>> BEGIN GIVEN INFORMATION

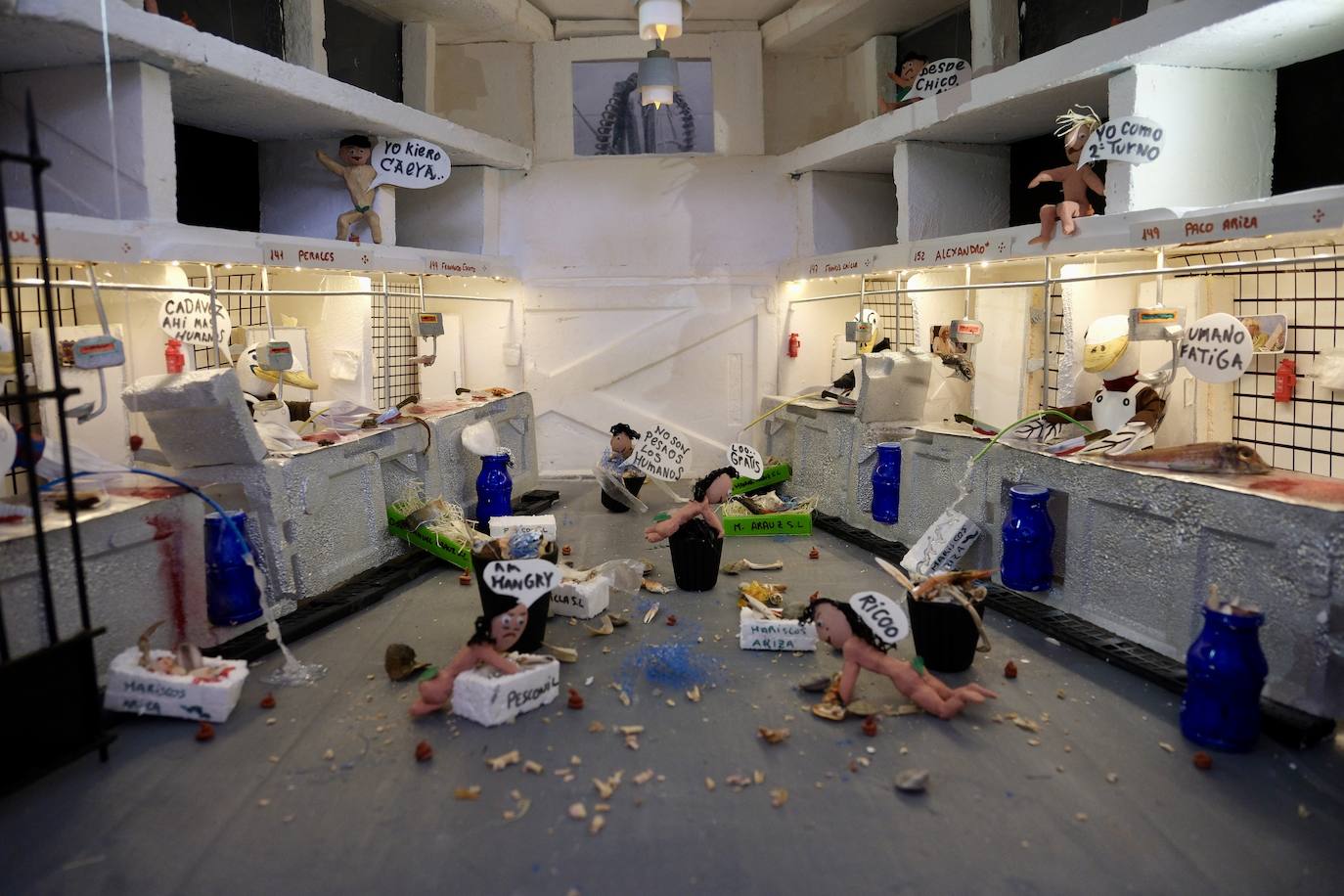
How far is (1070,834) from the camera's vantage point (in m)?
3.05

>> END GIVEN INFORMATION
>> BEGIN GIVEN INFORMATION

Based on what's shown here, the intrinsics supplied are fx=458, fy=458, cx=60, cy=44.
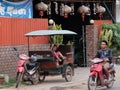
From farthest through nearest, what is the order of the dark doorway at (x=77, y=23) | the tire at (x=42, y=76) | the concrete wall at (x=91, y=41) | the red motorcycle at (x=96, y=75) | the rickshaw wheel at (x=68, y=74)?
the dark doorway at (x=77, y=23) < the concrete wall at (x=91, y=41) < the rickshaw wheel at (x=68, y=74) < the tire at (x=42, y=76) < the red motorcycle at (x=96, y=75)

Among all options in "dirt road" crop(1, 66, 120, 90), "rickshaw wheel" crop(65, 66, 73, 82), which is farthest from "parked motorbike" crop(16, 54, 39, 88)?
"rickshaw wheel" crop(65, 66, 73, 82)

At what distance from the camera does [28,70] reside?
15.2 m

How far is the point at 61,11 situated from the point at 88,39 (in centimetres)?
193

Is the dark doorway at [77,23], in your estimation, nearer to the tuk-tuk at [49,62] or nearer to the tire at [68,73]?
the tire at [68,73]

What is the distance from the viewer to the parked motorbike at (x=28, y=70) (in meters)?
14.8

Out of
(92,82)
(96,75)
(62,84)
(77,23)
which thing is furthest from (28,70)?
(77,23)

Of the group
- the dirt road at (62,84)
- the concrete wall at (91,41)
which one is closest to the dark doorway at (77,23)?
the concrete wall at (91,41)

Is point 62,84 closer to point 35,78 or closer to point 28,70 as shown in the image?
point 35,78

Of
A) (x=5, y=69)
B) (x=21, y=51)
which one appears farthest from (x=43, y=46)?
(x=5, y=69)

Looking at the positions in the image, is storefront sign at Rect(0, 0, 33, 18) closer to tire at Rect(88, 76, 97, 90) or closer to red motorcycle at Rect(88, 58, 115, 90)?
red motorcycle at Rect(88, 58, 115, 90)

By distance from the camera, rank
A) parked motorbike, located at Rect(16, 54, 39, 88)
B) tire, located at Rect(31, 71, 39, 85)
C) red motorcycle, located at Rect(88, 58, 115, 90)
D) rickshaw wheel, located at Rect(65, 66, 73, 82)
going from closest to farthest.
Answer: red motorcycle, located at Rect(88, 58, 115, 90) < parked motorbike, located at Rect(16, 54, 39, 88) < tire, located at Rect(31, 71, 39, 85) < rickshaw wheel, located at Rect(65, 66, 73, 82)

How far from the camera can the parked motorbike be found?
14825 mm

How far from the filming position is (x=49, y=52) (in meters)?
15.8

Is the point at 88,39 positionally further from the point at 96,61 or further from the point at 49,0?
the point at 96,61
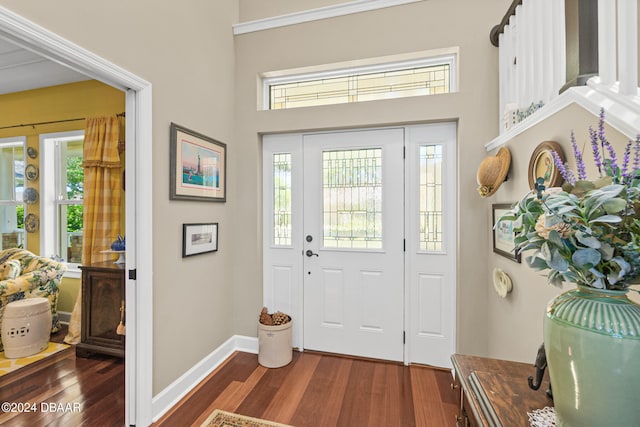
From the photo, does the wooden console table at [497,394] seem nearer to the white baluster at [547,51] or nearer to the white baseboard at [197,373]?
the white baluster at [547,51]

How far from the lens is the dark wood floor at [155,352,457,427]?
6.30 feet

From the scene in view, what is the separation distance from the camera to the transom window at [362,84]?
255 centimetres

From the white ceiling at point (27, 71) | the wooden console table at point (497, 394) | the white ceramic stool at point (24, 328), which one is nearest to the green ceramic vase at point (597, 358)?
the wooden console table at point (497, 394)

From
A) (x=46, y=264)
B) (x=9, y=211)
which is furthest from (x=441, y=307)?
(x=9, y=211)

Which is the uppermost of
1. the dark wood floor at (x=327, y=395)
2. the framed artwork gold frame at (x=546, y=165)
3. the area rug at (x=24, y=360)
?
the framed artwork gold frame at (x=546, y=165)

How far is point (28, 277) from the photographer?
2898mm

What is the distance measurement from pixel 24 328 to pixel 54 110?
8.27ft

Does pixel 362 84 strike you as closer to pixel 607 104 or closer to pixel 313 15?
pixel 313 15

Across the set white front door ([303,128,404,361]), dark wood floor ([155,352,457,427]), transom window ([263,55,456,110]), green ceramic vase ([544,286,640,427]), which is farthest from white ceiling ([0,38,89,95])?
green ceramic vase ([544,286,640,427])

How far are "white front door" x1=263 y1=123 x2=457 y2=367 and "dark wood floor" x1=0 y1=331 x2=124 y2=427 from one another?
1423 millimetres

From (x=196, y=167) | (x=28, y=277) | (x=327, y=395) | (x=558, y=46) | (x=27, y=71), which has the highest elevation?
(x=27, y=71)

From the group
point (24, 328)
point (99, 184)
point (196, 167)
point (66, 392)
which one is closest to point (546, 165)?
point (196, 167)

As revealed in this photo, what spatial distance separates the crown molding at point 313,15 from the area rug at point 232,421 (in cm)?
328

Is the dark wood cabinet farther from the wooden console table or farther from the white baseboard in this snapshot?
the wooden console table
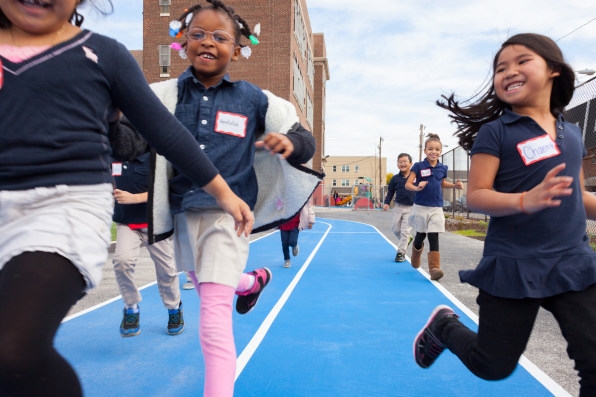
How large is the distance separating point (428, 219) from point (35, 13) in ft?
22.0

>> END GIVEN INFORMATION
>> BEGIN GIVEN INFORMATION

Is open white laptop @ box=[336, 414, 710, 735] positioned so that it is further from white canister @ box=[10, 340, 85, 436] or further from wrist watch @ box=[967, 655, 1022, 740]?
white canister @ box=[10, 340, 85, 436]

>> END GIVEN INFORMATION

◆ DIRECTIONS FOR THIS TASK ◆
Count the lines in the records above that contain the string "dirt" and reply with that number alone.

◆ RESPONSE ◆
2